**SET OF TASKS:**
**A)** Repeat word for word the stretch of the reply on custom compression methods from "If we go that" through "maybe it's fine.".
**B)** In the reply on custom compression methods, if an attribute default expression embedded a reference to a compression AM, what would the dependency be on?

**PAGE EXTRACT:**

= = = = = = =

Re: Custom compression methods

Robert Haas
In reply to this post by Tomas Vondra-4
On Thu, Oct 8, 2020 at 5:54 PM Tomas Vondra
<[hidden email]> wrote:
> And is the oidvector actually needed? If we have the extra catalog,
> can't we track this simply using the regular dependencies? So we'd have
> the attcompression OID of the current compression method, and the
> preserved values would be tracked in pg_depend.

If we go that route, we have to be sure that no such dependencies can
exist for any other reason. Otherwise, there would be confusion about
whether the dependency was there because values of that type were
being preserved in the table, or whether it was for the hypothetical
other reason. Now, admittedly, I can't quite think how that would
happen. For example, if the attribute default expression somehow
embedded a reference to a compression AM, that wouldn't cause this
problem, because the dependency would be on the attribute default
rather than the attribute itself. So maybe it's fine.

= = = = = = =

**Records of scene-based questions:**
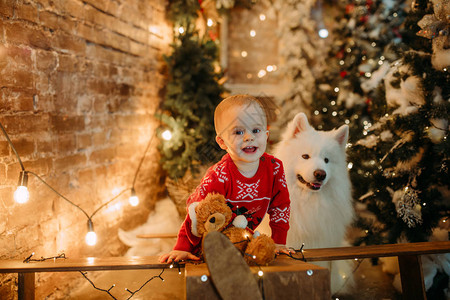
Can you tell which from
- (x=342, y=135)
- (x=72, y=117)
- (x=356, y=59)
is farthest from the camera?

= = = = = = =

**TASK-BY-TASK RESULTS:**
**A)**
If we go that route, we have to be sure that no such dependencies can
exist for any other reason. Otherwise, there would be confusion about
whether the dependency was there because values of that type were
being preserved in the table, or whether it was for the hypothetical
other reason. Now, admittedly, I can't quite think how that would
happen. For example, if the attribute default expression somehow
embedded a reference to a compression AM, that wouldn't cause this
problem, because the dependency would be on the attribute default
rather than the attribute itself. So maybe it's fine.

**B)** The attribute default, rather than the attribute itself.